In some embodiments, the example method 1000 may be performed offline. In operation 1002, NPU monitor 902 may collect idle and active history across target workload sets from an NPU monitor history buffer. Collecting idle and active history may include, for example, receiving busy/idle data 720 from NPU cluster 708.

In operation 1004, NPU monitor 902 may post process data. The NPU monitor 902 may utilize a power breakeven formula to determine ‘enter’ and ‘do-not-enter’ data labels. In some embodiments, data pre/post processer 908 may perform the post processing.

In some embodiments, a power breakeven formula may be specified as:

Energy Saved≥Transition In Power+Transition Out Power

where Transition In Power+Transition Out Power may be referred to and/or characterized as a transition energy penalty.

In operation 1006, NPU Monitor 902 may train one or more ML models using the labeled data. For example, any ML or AI training model may be used. Some examples may include DNN, CNN, classification methods, linear regression, and/or random forest techniques, but any model may be used.

In operation 1008, NPU monitor 902 may evaluate the ML model(s). NPU monitor 902 may tune or improve the data until a satisfactory model and prediction accuracy is reached.

FIG. 11 illustrates an example embodiment of a method for utilizing a trained ML model for power gating in accordance with example embodiments of the disclosure. Although the example method 1100 depicts a particular sequence of operations, the sequence may be altered without departing from the scope of the present disclosure. For example, some of the operations depicted may be performed in parallel or in a different sequence that does not materially affect the function of the method 1100. In other embodiments, different components of an example device or system that implements the method 1100 may perform functions at substantially the same time or in a specific sequence. In some embodiments, example method 1100 may be performed online while the system is active.

In some embodiments, at operation 1102, NPU monitor 902 may collect idle and/or active data in activity buffer 912 using time stamps provided from time stamp counter 910. In some embodiments, at operation 1104. NPU monitor 902 may process the idle and/or active data to accommodate one or more ML models loaded into NPU 906 hardware.

In some embodiments, at operation 1106. NPU monitor 902 may predict one or more enter/do not enter power gating decisions using the ML model executing on NPU 906. In some embodiments, at operation 1108, NPU monitor 902 may transmit predictions to system management controller 710 via the I/O to system management controller 904 hardware.

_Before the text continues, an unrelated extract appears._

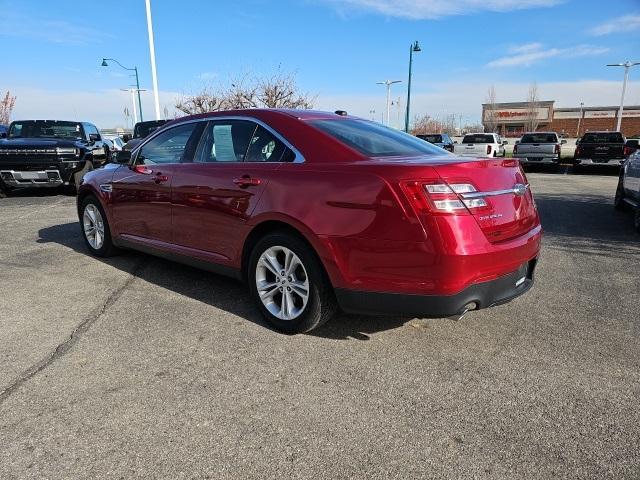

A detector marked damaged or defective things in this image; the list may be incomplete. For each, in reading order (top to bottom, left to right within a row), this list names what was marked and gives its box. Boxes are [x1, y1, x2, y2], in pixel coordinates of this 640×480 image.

cracked asphalt pavement [0, 173, 636, 480]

In some embodiments, at operation 1110, the system management controller 710 may utilize predictions from monitor NPU monitor 902 to make decisions to enter/not enter cluster level power gating. For example, when the prediction indicates that the energy saved may be higher than the transition in power+transition out of power energy consumed, the system management controller 710 may send a signal to shut down NPU cluster 708.

In some embodiments, at operation 1112, the system management controller 710 may coordinate saving the states of the NPU cluster 708 to temporary storage, such as DRAM, and turn off the power gates or LDO 706 supplying power to the NPU cluster 708 cluster when a decision to power gate is made. In some embodiments, at operation at operation 1114, the system management controller 710 may maintain power to the NPU cluster 708 based on a decision to not enter a power gating mode.

FIG. 12 illustrates an example embodiment of a system that may implement power gating system instructions and/or NPU monitor instructions in accordance with example embodiments of the disclosure. The system illustrated in FIG. 12 may include processing circuitry 1202 coupled to a memory 1204, an integrated circuit (IC) and/or system on chip (SoC) 1210, a user interface 1206 (or GUI), and/or a network interface 1212. In some embodiments, the components of the system illustrated in FIG. 12 may be communicatively connected via a system bus 1208. The system bus 1208 may be any type of data or system interconnect or fabric. System Bus 1208 may include interfaces and/or protocols such as Peripheral Component Interconnect Express (PCIe), Nonvolatile Memory Express (NVMe), NVMe-over-fabric (NVMe-oF), Ethernet, Transmission Control Protocol/Internet Protocol (TCP/IP), User Datagram Protocol (UDP), remote direct memory access (RDMA), RDMA over Converged Ethernet (ROCE), FibreChannel, InfiniBand, Serial ATA (SATA), Small Computer Systems Interface (SCSI), Serial Attached SCSI (SAS), iWARP, Hypertext Transfer Protocol (HTTP). Compute Express Link (CXL), and/or the like, or any combination thereof.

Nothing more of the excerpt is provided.